→ **Supplied text**
------------------------------

Testing framework for the Ruby programming language

RSpec is a computer domain-specific language (DSL) (particular application domain) testing tool written in the programming language Ruby to test Ruby code. It is a behavior-driven development (BDD) framework which is extensively used in production applications. The basic idea behind this concept is that of test-driven development (TDD) where the tests are written first and the development is based on writing just enough code that will fulfill those tests followed by refactoring. It contains its own mocking framework that is fully integrated into the framework based upon JMock. The simplicity in the RSpec syntax makes it one of the popular testing tools for Ruby applications. The RSpec tool can be used by installing the rspec gem which consists of three other gems, namely rspec-core, rspec-expectation and rspec-mock.

== History ==
RSpec was started as an experiment by Steven Baker in 2005 along with his team members Dave Astels, Aslak Hellesøy and David Chelimsky. Chelimsky was responsible for developing the RSpec-Rails which facilitated the integration with Ruby on Rails. The initial release i.e. RSpec 1.0 came out in May 2007 which contained many prime features of RSpec which are being included in the latest releases too. However, due to some technical issues such as testing speed, it was discontinued later. The third version of RSpec i.e. the RSpec 3 was released in July 2014 which had many new features like verify doubles, composable matchers and many more.

==Usage==

=== Describing the behavior of objects ===
As mentioned above, RSpec provides a domain-specific language to describe the behavior of objects. The keywords used in RSpec are similar to the ones used in other languages and/or TDD frameworks. For example, if the keywords used in Test::Unit are considered, they can be mapped to the RSpec keywords as follows:
- Assertion becomes expectation
- Test method becomes Example code
- Test case becomes Example group
There are many such keywords which are used in the same context but with the similar names. The syntax of RSpec provides the ease of readability and describes the behavior of the code thereby providing freedom to the programmer. Every testing framework works in the following flow - given some context, when some event occurs, what outcome is expected. The methods like describe(), context() and it() form the analogy and the skeleton respectively of the test code.

------------------------------

→ **Raw records**
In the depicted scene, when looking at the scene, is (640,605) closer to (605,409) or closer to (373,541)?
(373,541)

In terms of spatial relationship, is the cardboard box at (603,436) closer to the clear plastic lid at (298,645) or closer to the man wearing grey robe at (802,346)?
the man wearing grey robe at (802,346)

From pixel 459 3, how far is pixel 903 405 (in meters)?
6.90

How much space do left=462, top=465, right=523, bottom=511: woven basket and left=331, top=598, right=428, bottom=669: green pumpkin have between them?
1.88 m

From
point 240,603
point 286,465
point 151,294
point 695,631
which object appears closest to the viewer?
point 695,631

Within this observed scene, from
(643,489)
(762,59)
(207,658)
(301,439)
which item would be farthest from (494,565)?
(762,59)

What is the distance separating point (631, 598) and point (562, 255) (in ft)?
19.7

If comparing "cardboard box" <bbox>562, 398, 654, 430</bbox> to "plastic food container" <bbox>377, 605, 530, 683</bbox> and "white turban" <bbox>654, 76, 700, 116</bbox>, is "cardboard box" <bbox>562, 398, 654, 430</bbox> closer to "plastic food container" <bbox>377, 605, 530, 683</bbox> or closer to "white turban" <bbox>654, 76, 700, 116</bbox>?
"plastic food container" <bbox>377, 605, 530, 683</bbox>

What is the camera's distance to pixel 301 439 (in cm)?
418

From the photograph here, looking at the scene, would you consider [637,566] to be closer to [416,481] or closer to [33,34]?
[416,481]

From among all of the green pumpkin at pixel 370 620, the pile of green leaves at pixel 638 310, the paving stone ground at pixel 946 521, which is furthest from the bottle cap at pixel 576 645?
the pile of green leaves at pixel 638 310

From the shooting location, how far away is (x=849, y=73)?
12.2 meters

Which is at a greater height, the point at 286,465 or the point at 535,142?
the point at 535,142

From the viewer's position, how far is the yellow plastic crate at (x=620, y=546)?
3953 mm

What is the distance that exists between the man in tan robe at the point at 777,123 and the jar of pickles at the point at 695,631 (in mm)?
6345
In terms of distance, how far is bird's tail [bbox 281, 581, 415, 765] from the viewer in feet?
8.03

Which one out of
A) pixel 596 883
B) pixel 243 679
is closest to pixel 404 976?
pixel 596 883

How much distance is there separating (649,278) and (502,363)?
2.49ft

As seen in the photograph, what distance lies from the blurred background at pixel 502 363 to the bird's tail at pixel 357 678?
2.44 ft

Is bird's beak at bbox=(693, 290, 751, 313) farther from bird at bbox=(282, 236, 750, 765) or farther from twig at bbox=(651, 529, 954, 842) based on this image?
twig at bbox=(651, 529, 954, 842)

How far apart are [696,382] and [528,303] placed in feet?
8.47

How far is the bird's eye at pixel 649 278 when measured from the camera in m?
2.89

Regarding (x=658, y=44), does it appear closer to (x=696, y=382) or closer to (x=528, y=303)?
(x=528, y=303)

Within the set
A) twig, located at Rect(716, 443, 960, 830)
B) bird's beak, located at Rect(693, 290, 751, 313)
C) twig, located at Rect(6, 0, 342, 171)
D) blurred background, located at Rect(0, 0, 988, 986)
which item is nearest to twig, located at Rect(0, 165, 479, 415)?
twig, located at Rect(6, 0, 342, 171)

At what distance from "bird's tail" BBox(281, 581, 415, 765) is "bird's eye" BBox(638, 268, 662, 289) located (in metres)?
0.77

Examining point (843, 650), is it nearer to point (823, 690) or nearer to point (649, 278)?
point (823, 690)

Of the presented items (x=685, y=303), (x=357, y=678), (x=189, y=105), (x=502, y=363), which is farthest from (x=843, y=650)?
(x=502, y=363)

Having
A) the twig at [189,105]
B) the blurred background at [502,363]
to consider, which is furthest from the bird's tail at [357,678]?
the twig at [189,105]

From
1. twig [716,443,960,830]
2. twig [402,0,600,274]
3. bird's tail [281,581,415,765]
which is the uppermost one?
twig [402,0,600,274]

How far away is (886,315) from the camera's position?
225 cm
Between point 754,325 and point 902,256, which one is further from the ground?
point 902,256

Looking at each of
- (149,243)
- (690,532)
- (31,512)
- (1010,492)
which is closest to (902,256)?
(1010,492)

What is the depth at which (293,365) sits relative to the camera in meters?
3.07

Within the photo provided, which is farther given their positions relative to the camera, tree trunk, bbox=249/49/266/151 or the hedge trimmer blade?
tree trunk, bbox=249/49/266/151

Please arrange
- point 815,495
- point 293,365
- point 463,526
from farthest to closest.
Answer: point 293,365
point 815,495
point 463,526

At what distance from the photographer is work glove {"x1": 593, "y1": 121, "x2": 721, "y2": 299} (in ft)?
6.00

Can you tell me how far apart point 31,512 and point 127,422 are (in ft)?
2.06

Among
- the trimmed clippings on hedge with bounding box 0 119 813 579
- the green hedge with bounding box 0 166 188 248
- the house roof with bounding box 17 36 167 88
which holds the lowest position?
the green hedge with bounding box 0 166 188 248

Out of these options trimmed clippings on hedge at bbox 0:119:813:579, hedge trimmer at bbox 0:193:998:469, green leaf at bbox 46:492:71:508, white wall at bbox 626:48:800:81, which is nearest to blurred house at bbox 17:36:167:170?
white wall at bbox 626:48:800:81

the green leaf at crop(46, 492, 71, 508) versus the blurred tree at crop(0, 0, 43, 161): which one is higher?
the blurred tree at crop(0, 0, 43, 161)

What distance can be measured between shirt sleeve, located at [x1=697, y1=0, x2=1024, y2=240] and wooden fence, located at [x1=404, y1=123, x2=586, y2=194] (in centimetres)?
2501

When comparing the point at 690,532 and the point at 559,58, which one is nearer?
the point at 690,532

------------------------------

→ **Your objective**
Write the next part of the RSpec article, picking up right after its final sentence. The data shown here is separate material, unrelated to the RSpec article.

→ **Response**
====describe()====
The describe() method is used to describe a class, method or an example group. This is the outer block which actually contains the test code and it depicts the characteristics of the code enclosed in it. This method takes a number of arguments and an optional block. However, normally one or two arguments are used to describe the behavior of the example group. The first argument represents the reference to the class or module whereas the second argument is optional whose datatype would be String. The example groups can be nested as well. An example of using the describe method is as follows:

describe User, "with no account balance" {....}
=> User with no account balance

====context()====
The context() block is used to describe the context in which the class or method mentioned in the describe block is being used. This can be considered as an alias to the word describe() in this scenario and they both can be used interchangeably. Generally, describe() is used for things and context() is used for contexts. It helps to venture out different outcomes in different scenarios. The example mentioned above can be described using the context() method as follows:

describe User do
  context "has no account balance" do
    ....
  end
end

 Using context() makes it easier to scan a spec file and makes it clear what it relates to.

====it()====
It is a RSpec method which describes the specifications of the sample in the context. The it() block takes a string as an argument and the string after the 'it' keyword can be considered as the function that the block is expected to perform or in other words it can be considered as a test case. Consider the following example:

describe User do
  context "has no account balance" do
    it "is not allowed to sanction a housing loan" do
      puts "The loan cannot be sanctioned due to no balance in the account."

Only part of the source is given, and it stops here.